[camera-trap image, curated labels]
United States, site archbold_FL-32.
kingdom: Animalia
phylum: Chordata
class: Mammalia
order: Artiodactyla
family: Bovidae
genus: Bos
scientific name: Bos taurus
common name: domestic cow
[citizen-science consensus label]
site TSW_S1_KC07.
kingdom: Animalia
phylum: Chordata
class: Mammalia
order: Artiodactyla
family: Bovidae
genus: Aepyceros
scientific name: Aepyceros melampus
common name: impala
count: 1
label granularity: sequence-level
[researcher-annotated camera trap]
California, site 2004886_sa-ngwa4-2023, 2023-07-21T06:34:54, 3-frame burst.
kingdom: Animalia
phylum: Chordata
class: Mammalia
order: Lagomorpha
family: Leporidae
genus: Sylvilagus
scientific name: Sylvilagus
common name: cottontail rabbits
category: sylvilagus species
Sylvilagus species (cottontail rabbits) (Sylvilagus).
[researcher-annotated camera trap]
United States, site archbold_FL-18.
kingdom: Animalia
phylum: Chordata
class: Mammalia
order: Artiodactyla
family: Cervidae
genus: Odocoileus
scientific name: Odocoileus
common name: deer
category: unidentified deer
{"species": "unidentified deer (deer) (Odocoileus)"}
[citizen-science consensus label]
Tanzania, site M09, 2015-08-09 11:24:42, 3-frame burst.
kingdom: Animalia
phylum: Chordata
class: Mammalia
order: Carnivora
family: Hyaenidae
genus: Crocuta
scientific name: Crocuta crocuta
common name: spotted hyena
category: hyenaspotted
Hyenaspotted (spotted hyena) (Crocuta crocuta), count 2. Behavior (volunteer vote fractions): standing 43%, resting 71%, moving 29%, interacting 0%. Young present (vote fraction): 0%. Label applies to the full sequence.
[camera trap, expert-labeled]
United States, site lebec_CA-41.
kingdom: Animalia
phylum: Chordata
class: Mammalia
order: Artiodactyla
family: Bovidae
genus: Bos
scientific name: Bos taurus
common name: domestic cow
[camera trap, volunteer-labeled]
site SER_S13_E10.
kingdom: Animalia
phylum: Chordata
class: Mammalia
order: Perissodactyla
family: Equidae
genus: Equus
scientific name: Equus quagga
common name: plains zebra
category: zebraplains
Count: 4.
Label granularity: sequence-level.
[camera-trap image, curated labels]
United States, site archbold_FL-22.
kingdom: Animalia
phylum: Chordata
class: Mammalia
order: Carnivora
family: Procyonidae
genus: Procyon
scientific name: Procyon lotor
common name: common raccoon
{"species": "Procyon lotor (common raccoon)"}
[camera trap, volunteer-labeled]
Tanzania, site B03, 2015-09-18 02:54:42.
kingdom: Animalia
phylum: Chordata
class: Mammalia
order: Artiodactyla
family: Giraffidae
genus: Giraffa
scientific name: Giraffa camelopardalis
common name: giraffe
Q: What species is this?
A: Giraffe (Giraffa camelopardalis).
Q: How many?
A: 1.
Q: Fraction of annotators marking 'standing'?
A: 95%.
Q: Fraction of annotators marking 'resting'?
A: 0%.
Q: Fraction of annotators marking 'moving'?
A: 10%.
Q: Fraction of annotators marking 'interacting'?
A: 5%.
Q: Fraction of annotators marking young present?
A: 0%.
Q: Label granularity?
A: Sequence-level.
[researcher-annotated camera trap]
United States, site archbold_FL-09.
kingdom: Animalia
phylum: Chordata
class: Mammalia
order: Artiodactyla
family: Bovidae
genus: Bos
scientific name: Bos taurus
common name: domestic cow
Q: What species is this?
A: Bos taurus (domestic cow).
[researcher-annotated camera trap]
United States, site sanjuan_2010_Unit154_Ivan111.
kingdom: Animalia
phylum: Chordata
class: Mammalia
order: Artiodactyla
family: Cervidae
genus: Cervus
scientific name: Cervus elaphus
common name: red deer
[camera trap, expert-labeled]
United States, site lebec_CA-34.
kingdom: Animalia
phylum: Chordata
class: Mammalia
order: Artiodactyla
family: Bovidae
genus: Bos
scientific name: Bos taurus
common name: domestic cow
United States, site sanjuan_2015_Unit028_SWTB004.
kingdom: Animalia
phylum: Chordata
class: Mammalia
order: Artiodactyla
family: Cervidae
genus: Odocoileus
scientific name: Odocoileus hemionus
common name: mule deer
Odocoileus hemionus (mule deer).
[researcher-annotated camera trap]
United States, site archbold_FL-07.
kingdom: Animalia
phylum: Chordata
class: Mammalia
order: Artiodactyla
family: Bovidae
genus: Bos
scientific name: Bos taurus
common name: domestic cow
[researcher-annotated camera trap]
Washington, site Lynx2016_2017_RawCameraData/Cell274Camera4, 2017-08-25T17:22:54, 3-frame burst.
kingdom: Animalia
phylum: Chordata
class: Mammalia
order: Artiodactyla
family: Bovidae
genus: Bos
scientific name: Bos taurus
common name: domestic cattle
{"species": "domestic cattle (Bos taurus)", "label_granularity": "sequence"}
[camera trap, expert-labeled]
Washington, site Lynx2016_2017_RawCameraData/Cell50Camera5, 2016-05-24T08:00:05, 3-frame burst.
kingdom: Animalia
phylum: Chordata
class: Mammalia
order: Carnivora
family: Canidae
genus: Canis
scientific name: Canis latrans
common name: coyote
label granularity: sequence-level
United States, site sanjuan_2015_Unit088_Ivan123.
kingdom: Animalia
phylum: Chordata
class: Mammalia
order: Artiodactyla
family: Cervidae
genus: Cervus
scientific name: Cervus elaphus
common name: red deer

====================

* [TASK GOAL]
Only one thing is wanted in reply: the number of lines in the entries that hold the string "United".

* [YOUR RESPONSE]
10